Need for retention of cover letters for sourced information

In 2003, my mother applied to the Alberta Registries for the death records for her uncle. The resulting information packet contained a cover letter, a certified photographic print of the "Medical Certificate of Cause of Death" and the "Registration of Death". I inherited this material in 2018 and am still trying to address its documentation and filing.

While the cover letter provides what appears to be registry records search parameters, it does not seem to supply any additional historical info. It does, however, provide some info of evidential/analytical value in the form of the Name of the Requestor, the Registry's print-issue date and service request number.

I am trying to "cure" myself of being an "information packrat". So; I am wondering whether I really need to retain the covering letter and envelope on file, once I've incorporated any relevant information into a citation for the individual certified photographic prints.

I see the same retention issue being likely to occur when addressing some of the clippings received from a research request to a genealogical society.

Have you any advice on how to determine what to keep on file for such "packaged information"?

Submitted byEEon Thu, 10/19/2023 - 17:01

History-Hunter, retaining the cover letter from agencies transmitting records is usually a wise idea. Whether we should retain the envelope generally depends upon whether there is any information on the envelope that is not on the cover letter.

Submitted byHistory-Hunteron Thu, 10/19/2023 - 17:29

Thank you. Trying to ensure that the cover letter remains associated with the balance of the package is a bit of a filing challenge. This will take a bit of thought.

(Saved data entries)
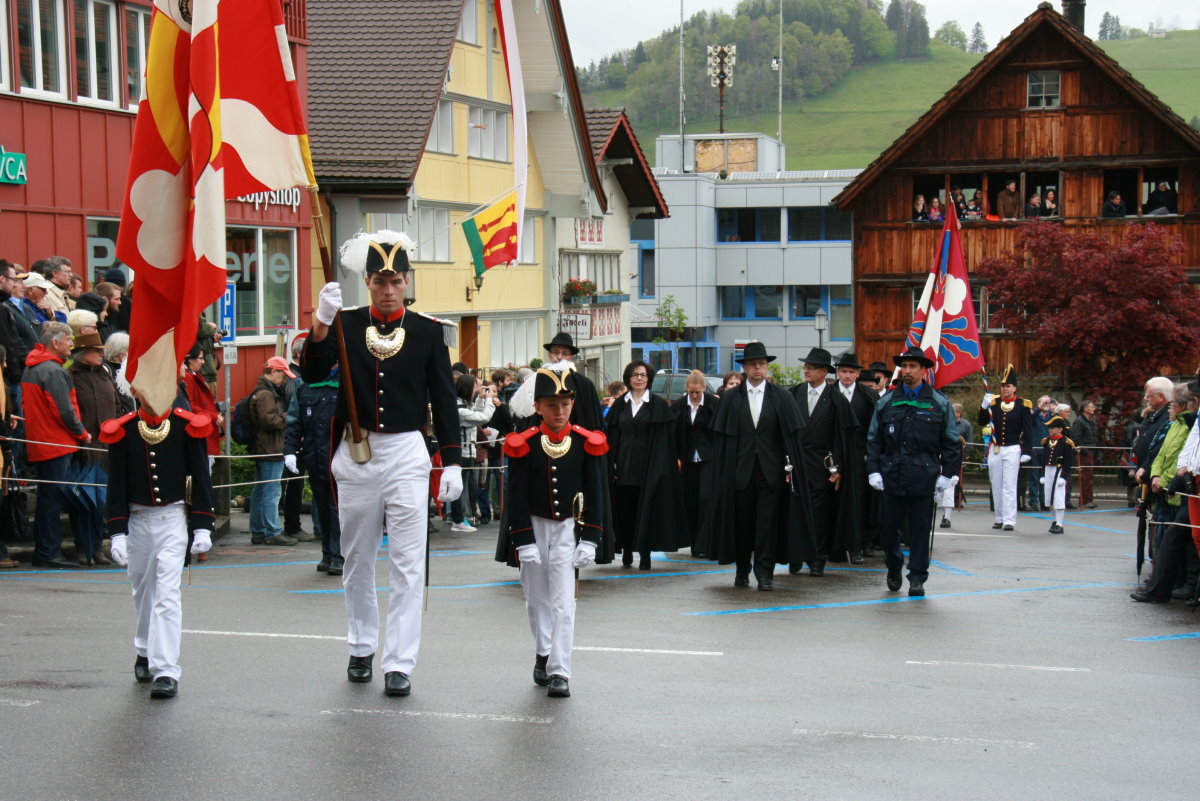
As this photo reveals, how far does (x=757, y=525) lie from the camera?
45.6ft

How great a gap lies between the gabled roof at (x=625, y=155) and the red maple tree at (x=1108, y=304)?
1231 centimetres

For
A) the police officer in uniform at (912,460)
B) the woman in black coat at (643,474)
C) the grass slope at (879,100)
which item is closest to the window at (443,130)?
the woman in black coat at (643,474)

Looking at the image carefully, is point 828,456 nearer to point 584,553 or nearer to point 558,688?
point 584,553

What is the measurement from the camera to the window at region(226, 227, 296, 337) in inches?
1032

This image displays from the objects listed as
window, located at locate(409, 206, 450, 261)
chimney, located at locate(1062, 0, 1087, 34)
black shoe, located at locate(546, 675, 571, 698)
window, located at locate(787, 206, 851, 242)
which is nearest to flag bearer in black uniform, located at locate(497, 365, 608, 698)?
black shoe, located at locate(546, 675, 571, 698)

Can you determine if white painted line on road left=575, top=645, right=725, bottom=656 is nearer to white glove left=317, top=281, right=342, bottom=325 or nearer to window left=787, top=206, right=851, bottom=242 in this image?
white glove left=317, top=281, right=342, bottom=325

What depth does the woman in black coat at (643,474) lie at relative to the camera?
50.2 feet

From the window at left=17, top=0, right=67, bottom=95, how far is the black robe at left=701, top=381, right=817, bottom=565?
12065 mm

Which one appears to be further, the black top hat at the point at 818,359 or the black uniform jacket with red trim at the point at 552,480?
the black top hat at the point at 818,359

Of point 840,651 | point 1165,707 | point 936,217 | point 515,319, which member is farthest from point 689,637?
point 936,217

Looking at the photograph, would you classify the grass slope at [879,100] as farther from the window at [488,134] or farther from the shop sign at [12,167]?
the shop sign at [12,167]

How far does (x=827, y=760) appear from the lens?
284 inches

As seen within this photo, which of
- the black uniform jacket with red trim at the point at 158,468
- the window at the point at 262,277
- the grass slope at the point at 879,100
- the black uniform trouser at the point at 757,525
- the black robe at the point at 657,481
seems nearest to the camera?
the black uniform jacket with red trim at the point at 158,468

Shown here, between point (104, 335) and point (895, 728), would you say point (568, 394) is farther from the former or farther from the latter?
point (104, 335)
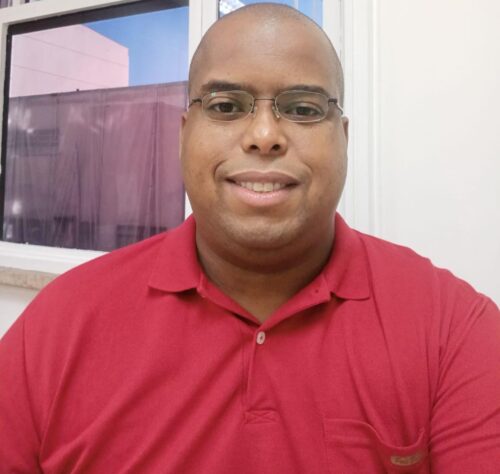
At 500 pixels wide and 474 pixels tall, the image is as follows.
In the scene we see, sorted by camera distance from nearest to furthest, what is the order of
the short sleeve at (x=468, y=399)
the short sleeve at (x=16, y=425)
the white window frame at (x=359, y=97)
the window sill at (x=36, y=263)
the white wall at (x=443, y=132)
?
the short sleeve at (x=468, y=399) < the short sleeve at (x=16, y=425) < the white wall at (x=443, y=132) < the white window frame at (x=359, y=97) < the window sill at (x=36, y=263)

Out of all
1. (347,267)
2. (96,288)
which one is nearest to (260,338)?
(347,267)

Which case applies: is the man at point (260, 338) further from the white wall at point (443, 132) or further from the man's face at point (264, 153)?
the white wall at point (443, 132)

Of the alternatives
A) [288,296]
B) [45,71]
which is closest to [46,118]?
[45,71]

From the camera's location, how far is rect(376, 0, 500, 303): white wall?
1076 mm

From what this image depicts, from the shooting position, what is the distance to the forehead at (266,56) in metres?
0.76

=== TASK REQUIREMENTS ===
- A) Decide whether each statement agrees with the cover letter discussion. Answer yes or no, quoting the words of the text that decide it. (i) The writer's mother requested her uncle's death records in 2003. (ii) The cover letter adds historical information beyond the certified prints. (iii) The reply advises always discarding the envelope.
- B) According to the cover letter discussion, in what year did the writer inherit the material?
- C) Reproduce the cover letter discussion from "In 2003, my" to "service request number.".
The data has no connection to the cover letter discussion.

=== ANSWERS FOR EACH ITEM ===
- A)
(i) Yes: "In 2003, my mother applied to the Alberta Registries for the death records for her uncle."
(ii) No: "it does not seem to supply any additional historical info."
(iii) No: "Whether we should retain the envelope generally depends upon whether there is any information on the envelope that is not on the cover letter."

- B) In 2018.

- C)
In 2003, my mother applied to the Alberta Registries for the death records for her uncle. The resulting information packet contained a cover letter, a certified photographic print of the "Medical Certificate of Cause of Death" and the "Registration of Death". I inherited this material in 2018 and am still trying to address its documentation and filing.

While the cover letter provides what appears to be registry records search parameters, it does not seem to supply any additional historical info. It does, however, provide some info of evidential/analytical value in the form of the Name of the Requestor, the Registry's print-issue date and service request number.